19.7 No third-party rights
These Terms confer rights and obligations only on the parties. No other person is entitled to enforce any provision of these Terms.
19.8 Severability
If any provision is held invalid, illegal or unenforceable, that provision is severed to the minimum extent necessary, and the remaining provisions continue in full force.
19.9 Waiver
A failure or delay in exercising a right is not a waiver of that right. A waiver is only effective if in writing and signed by the waiving party.
19.10 Entire agreement
These Terms (together with the Privacy Policy, any order form, and the Documentation incorporated by reference) constitute the entire agreement between the parties about its subject matter and supersede all prior agreements, representations and understandings. In the event of inconsistency, the order of precedence is: (1) an executed order form, (2) these Terms, (3) the Privacy Policy, (4) the Documentation.

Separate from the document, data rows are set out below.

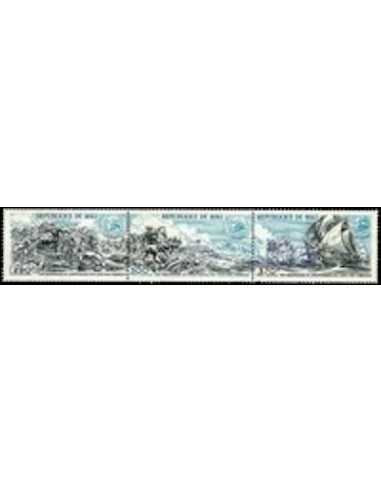 Mali PA N° 254A Obli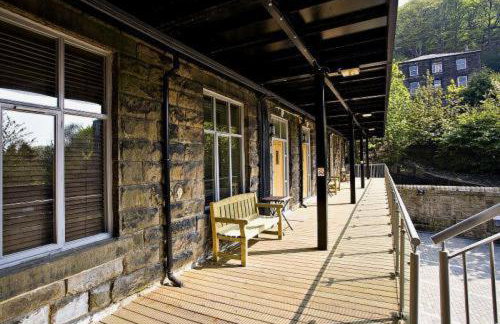 Croft Mill - Apartments - Photo 126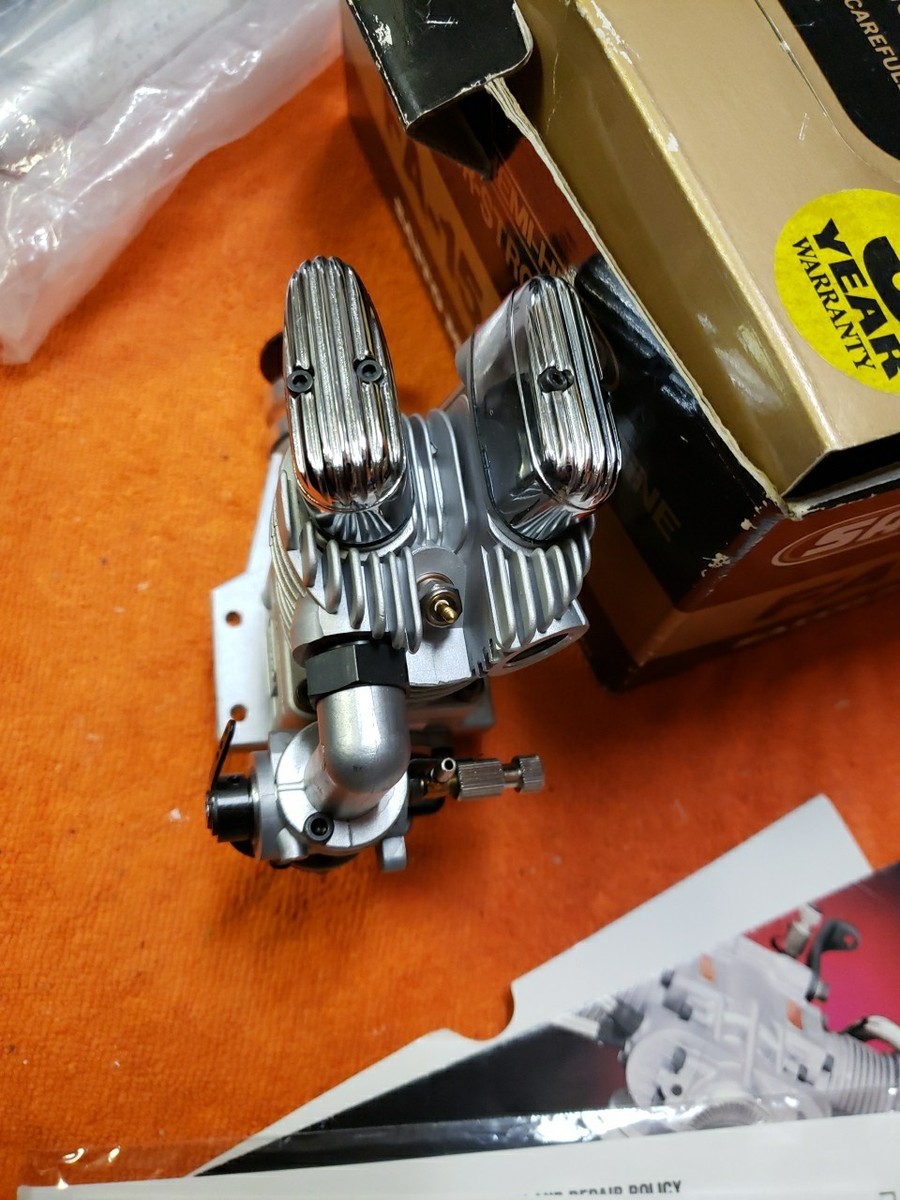 SAITO Engine - SAITO FA-150 RC Motor - Hemi-Head - FA 150 - New | eBay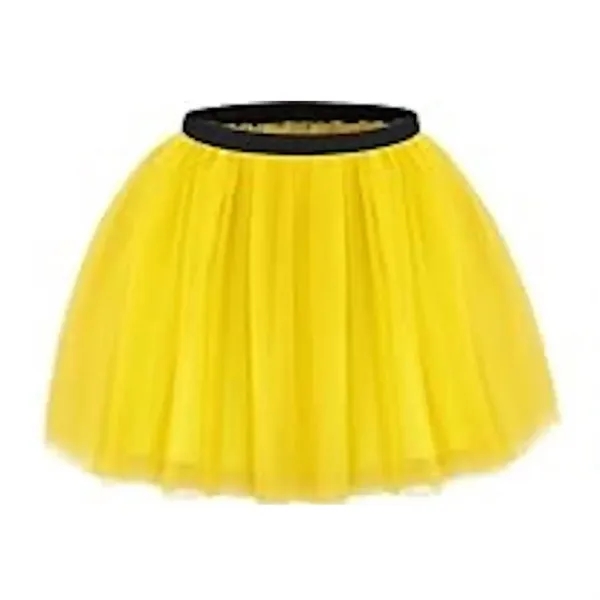 Tulle Tutu Skirt - Tulle Tutu Skirt - Image 11 of 11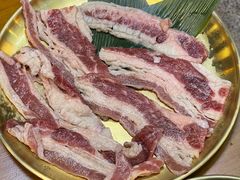 -蒲葵传统炭火烤肉(白石龙店)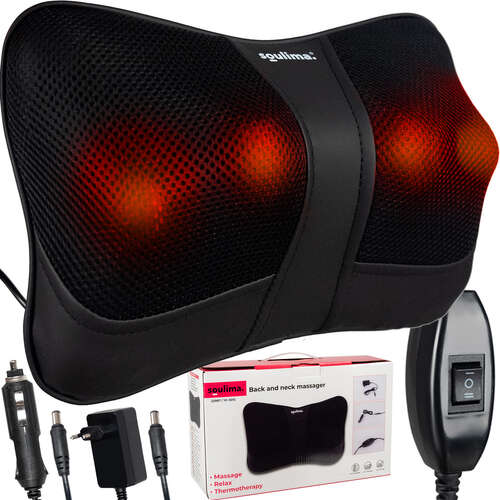 Massager - massage cushion Soulima 22987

19.11 Counterparts and execution
Acceptance of these Terms by click-through, electronic acceptance or by use of the Service is effective execution by the accepting party.
19.12 Trustee limitation of liability
TrueAgent enters into these Terms only in its capacity as trustee of The TrueAgent Unit Trust (the Trust), and in no other capacity. Subject to the rest of this clause, TrueAgent’s liability under or in connection with these Terms is limited to the extent to which it is actually indemnified out of the assets of the Trust available for that indemnity. This limitation does not apply, and TrueAgent’s liability is not so limited, to the extent that its right of indemnity out of the Trust’s assets is reduced or unavailable as a result of TrueAgent’s own fraud, negligence or wilful breach of trust. Nothing in this clause limits any liability that cannot be excluded or limited at law, including under the Australian Consumer Law.
20Contact
Snap Job Reports is operated by TrueAgent Pty Ltd (ABN 70 636 626 956) ATF The TrueAgent Unit Trust (ABN 54 180 227 297), 79 Grange Road, Sandringham VIC 3191, Australia.